There’s probably not many around today who’ll know of Twilight Annie. She was a lass from Yorkshire, England, and she married quite late in life her American husband and moved to Oklahoma in 2004. I’d arrived in the States two years before and had also married an American, so we had that in common.
Back in the early part of this century the internet was young and just coming into its own. There’s still a few of us around who think it was probably a lot better then, than it is now. It was the days of Yahoo’s ‘Find A Friend’, before you had to pay a small fortune to meet someone ‘on the ‘net’, and every website visited wasn’t plastered with Google adverts.
It was the days of ‘Blogger’, the first real blogging platform, and where Sparrow Chat first made an appearance. Not long after Sparrow Chat came another of the long-lasting blogs, “Learning Curve on the Ecliptic.” It was the blog of Twilight Annie, or simply ‘Twilight’ as she became known. It began as an astrology blog and gained many adherents.

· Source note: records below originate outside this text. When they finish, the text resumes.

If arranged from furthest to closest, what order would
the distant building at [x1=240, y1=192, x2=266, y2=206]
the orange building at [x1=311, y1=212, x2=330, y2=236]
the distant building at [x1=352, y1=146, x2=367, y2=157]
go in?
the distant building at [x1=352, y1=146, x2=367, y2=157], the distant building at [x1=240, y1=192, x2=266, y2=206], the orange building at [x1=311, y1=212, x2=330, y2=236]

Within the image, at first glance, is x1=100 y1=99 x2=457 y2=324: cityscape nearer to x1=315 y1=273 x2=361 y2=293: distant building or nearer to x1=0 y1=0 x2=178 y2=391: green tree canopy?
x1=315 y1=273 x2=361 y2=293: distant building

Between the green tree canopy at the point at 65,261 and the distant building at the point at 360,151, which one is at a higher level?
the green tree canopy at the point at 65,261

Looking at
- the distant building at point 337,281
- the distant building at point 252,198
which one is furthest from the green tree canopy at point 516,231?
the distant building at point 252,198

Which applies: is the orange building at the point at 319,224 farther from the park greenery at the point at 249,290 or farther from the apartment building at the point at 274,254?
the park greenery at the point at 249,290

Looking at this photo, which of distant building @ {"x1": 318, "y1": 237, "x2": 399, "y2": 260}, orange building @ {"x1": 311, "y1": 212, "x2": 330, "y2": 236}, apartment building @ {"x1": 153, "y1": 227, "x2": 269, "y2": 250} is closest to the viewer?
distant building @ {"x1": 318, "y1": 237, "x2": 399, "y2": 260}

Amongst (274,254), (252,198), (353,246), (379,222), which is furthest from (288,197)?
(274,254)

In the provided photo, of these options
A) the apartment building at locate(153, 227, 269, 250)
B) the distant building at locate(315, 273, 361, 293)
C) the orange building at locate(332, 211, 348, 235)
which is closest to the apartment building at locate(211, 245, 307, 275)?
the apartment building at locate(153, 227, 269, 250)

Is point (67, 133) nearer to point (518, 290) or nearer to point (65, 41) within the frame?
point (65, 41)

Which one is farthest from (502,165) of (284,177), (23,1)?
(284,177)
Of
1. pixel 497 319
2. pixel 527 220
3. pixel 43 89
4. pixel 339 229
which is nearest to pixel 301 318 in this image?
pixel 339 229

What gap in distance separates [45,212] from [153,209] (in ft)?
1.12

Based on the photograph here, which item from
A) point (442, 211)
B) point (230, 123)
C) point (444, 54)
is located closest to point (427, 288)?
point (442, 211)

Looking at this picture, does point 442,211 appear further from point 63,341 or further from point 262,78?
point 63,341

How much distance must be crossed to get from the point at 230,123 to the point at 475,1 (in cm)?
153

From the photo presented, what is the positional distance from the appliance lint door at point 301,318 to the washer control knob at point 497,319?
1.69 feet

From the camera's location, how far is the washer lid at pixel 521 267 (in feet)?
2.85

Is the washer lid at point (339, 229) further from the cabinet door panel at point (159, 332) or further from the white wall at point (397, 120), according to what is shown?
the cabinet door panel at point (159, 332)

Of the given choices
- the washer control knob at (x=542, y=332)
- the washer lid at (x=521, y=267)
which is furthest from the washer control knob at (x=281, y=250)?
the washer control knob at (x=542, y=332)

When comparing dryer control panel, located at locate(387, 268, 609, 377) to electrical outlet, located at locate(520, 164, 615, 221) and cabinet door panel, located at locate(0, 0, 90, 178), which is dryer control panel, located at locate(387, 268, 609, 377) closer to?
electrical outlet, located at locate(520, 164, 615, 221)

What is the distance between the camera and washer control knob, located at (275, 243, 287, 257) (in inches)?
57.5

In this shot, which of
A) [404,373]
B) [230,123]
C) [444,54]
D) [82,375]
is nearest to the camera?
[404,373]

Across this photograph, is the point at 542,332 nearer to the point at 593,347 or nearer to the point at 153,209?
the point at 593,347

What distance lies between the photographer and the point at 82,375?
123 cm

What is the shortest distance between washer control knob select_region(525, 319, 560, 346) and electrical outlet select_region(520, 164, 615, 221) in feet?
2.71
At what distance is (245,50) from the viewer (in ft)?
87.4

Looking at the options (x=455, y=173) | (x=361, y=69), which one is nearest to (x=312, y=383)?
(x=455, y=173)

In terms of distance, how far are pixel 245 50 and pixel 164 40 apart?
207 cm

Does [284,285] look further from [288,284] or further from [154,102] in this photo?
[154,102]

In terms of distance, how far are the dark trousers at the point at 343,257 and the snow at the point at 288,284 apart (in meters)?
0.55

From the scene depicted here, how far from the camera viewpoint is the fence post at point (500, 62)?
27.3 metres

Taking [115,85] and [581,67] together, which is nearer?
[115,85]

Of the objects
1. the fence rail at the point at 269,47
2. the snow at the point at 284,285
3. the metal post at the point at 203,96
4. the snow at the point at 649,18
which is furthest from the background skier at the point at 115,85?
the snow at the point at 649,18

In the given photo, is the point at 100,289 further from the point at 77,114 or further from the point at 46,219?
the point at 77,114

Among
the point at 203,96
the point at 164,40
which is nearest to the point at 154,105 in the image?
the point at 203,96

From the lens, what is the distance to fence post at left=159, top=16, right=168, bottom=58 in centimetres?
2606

I can’t remember how Annie and I first met online. It must have been about 2004. At first I wasn’t too keen on her blog as I wasn’t into astrology. I’m still not, but her writing interested me and over time we began to become friends. She would always be one of the first to comment on anything I’d posted, and in return I would make, often mildly facetious, comments on her astrological murmurings. She took it all in good part, as was her nature.
Over time, Annie developed her blog. It still kept an astrological flavour, but she became more and more involved in the political aspects of life, and her commentaries on the American political system were astute, and always interesting reading. Sparrow Chat was mostly all political critique and Annie and I became, and remained, close blogging pals over the remaining years.
Those remaining years came to a close yesterday when I learned that Twilight Annie had passed away. It wasn’t a huge surprise. She’d been diagnosed with cancer some time back and the doctors weren’t able to keep it in check. It got into her bones. After that, it was just a matter of time.
We’d corresponded offline from time to time. Mostly just asking after family and a bit of the usual chitchat. She was always quick to respond. A couple of weeks ago, knowing she was to undergo further tests, and that her blog had not been updated for a while, I wrote her again. I never received a reply. I knew then it was all but over for Annie.
I’ve known a lot of people in my lifetime. I’ve had many acquaintances, but very few have become, and remained, firm friends. I lost one of them yesterday.
For me, the internet will never feel quite the same again.